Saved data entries
━━━━━━━━━━━━━━━━

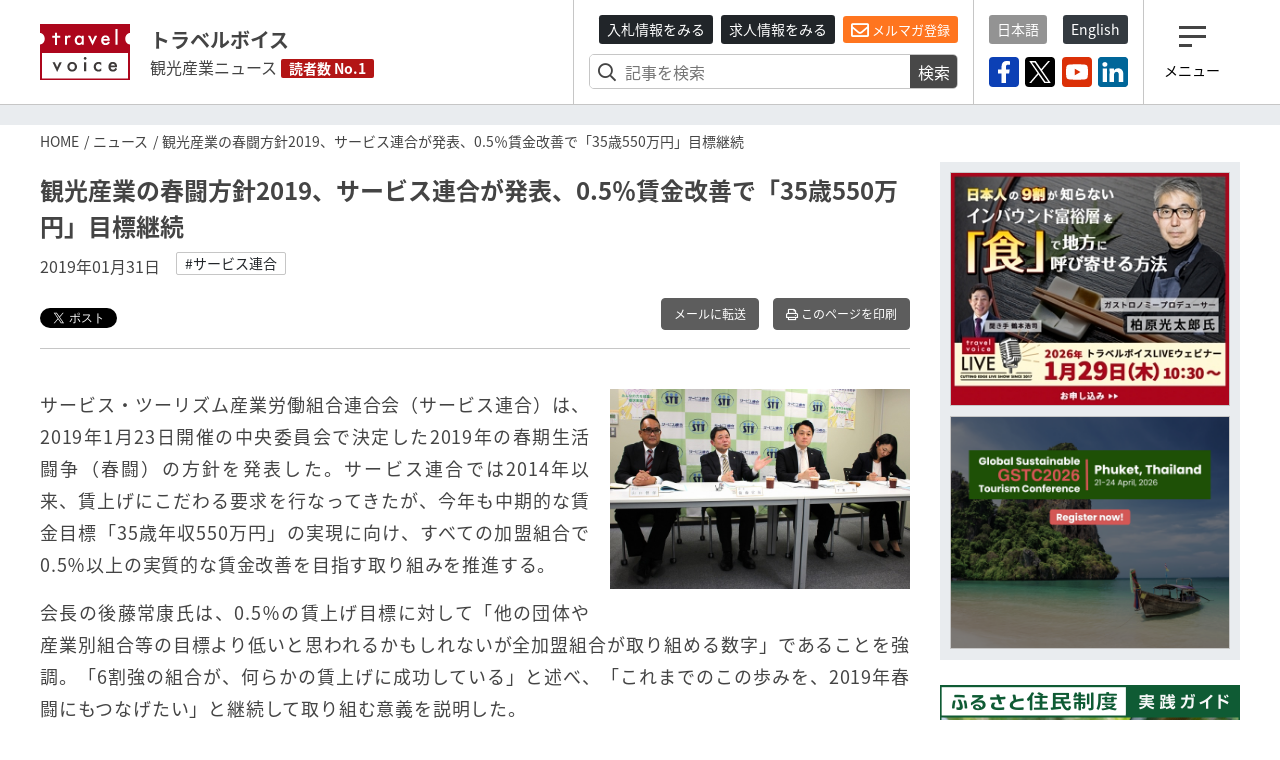

--- FILE ---
content_type: text/plain; charset=utf-8
request_url: https://qfq90gyg06.execute-api.ap-northeast-1.amazonaws.com/production/countup-pv
body_size: -19
content:
{"key": "articles/daily/2026-01-21", "ret": 1.0}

━━━━━━━━━━━━━━━━

### Work order
From the first line to the last, please copy the data exactly, with the pictures left out.

### The completed task
--- FILE ---
content_type: text/plain; charset=utf-8
request_url: https://qfq90gyg06.execute-api.ap-northeast-1.amazonaws.com/production/countup-pv
body_size: -19
content:
{"key": "articles/daily/2026-01-21", "ret": 1.0}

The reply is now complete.